A seguir o leitor irá encontrar diversos motivos que procuram justificar a crença na bênção da nossa “eleição em Cristo”, e da impossibilidade da existência de um determinismo duplo e cego, especialmente no que diz respeito à Epístola de Paulo aos Efésios. Para limitarmos o escopo do que queremos dizer, vamos concentrar nossa atenção a essa breve passagem contida em Efésios 1:3—14.

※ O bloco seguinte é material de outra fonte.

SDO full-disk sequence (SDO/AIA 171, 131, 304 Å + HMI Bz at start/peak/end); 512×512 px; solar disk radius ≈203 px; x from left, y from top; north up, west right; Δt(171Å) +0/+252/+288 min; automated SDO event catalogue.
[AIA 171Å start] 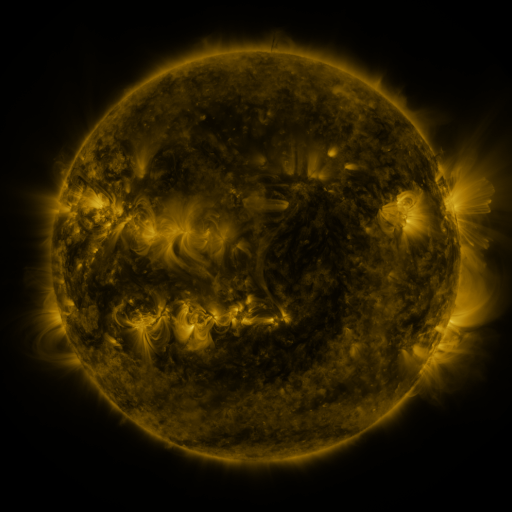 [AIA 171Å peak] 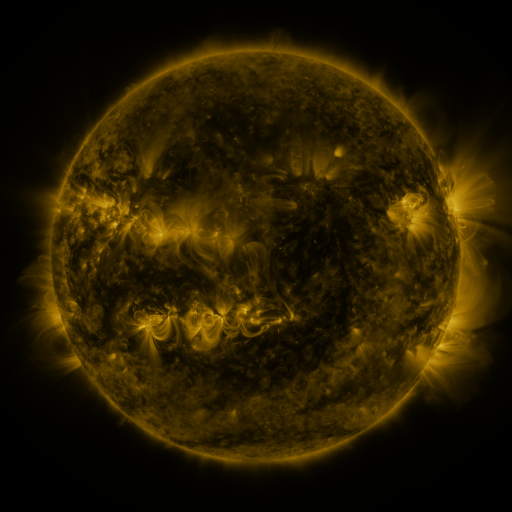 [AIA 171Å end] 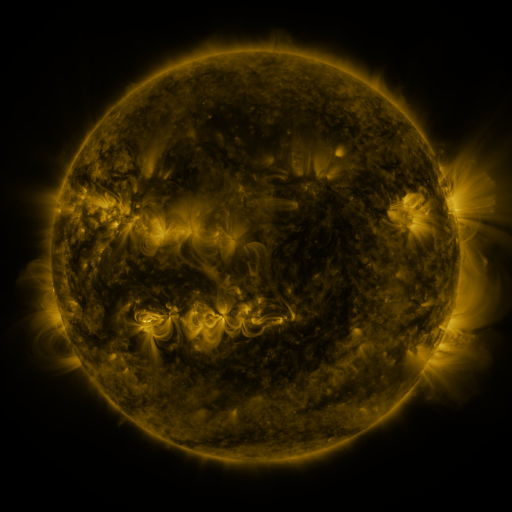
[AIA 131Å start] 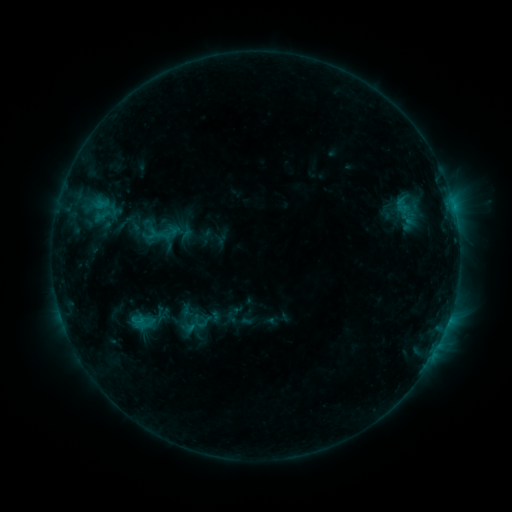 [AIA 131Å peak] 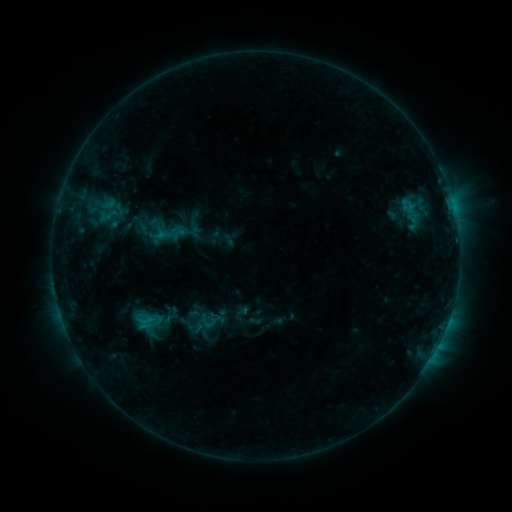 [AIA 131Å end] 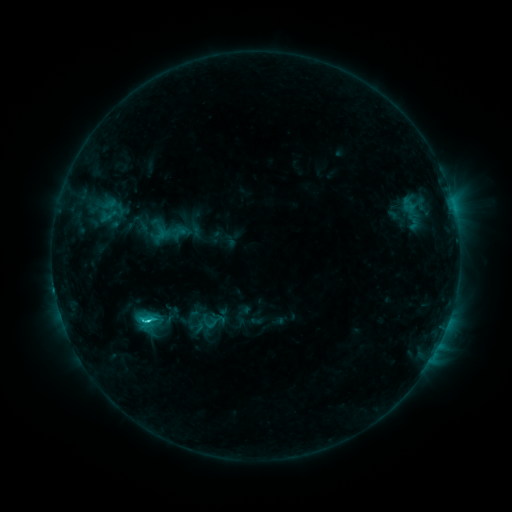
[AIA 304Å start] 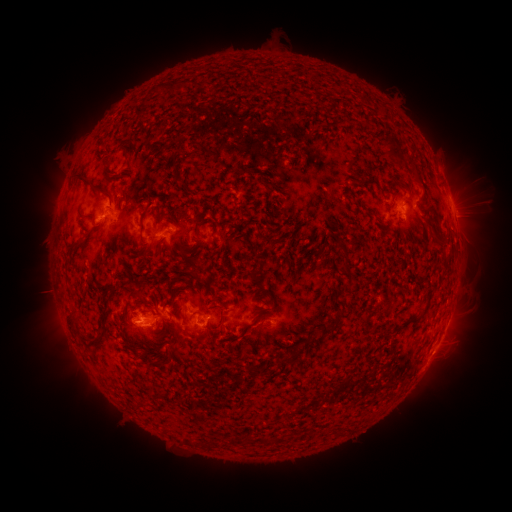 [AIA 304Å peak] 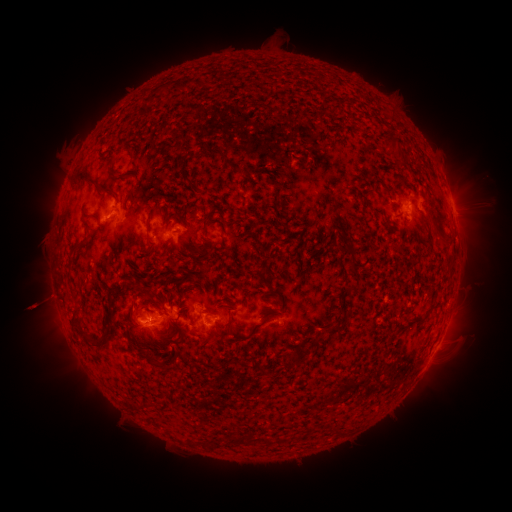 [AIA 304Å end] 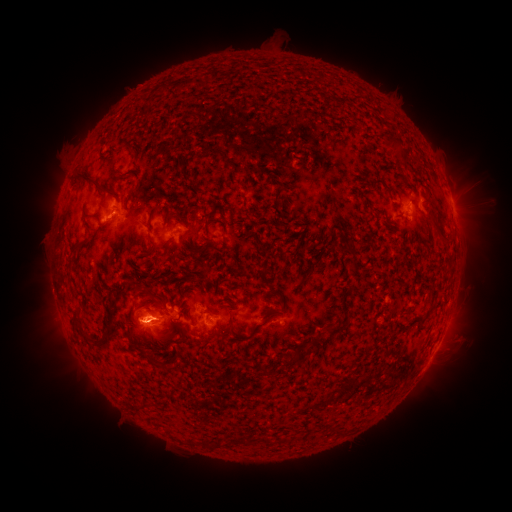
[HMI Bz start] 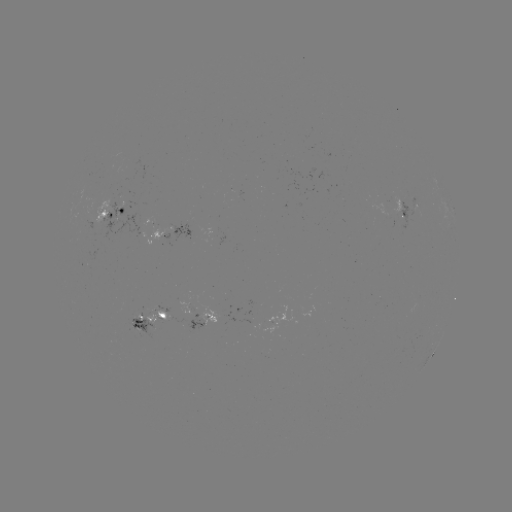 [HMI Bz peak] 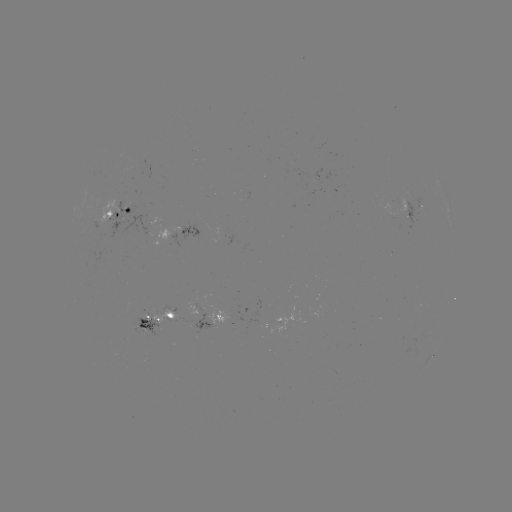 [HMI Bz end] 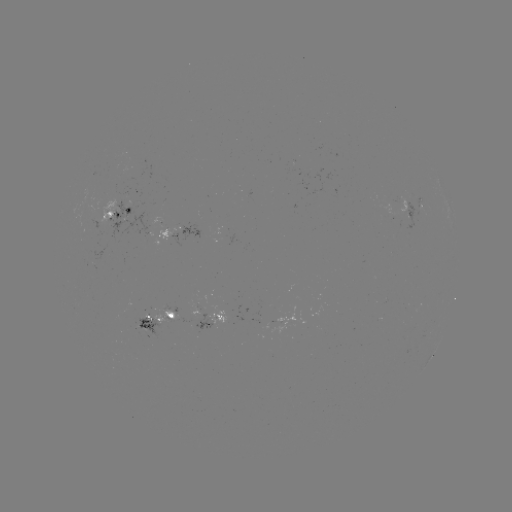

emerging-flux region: <bbox>151, 312, 177, 324</bbox>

A. Em primeiro lugar devemos destacar o tom das declarações feitas por Paulo quando se refere às ações de Deus. Note que Paulo está louvando e adorando a Deus – verso 3. Não existem em suas palavras segundas intenções especulativas naquilo que ele está dizendo. É Deus mesmo Quem está sendo louvado e não um destino - determinismo ou sistema acima de Deus. Paulo não está sequer louvando um sistema criado pelo próprio Deus. O sistema de causas e efeitos eternos conhecido como “karma3” pertence às religiões originárias da Índia e nada tem a ver com os ensinamentos do Novo Testamento. Conforme podemos ler em Efésios 1:4, Paulo não está preocupado em construir um sistema, para dele derivar conseqüências, nem a eleição mencionada é contrabalançada por uma reprovação ou rejeição correspondentes4 . Não existe nestes versículos de Efésios 1 nenhuma indicação, nenhuma mesmo, da hipótese ou mesmo da possibilidade de uma criação onde uma dupla predestinação contendo salvação e perdição esteja envolvida. Nenhuma idéia de que os homens estejam predestinados a um duplo destino de salvação ou perdição. Também não existe nenhuma idéia de que os astros do firmamento, as estações do ano ou a estrutura psíquica dos seres humanos possuam qualquer papel de intermediação entre Deus e os seres criados. Ver Colossenses 2:16—23 que, aparentemente, descreve uma situação onde as pessoas estavam acreditando que tais coisas tinham algum valor ou efeito sobre nossa relação com o Deus Eterno.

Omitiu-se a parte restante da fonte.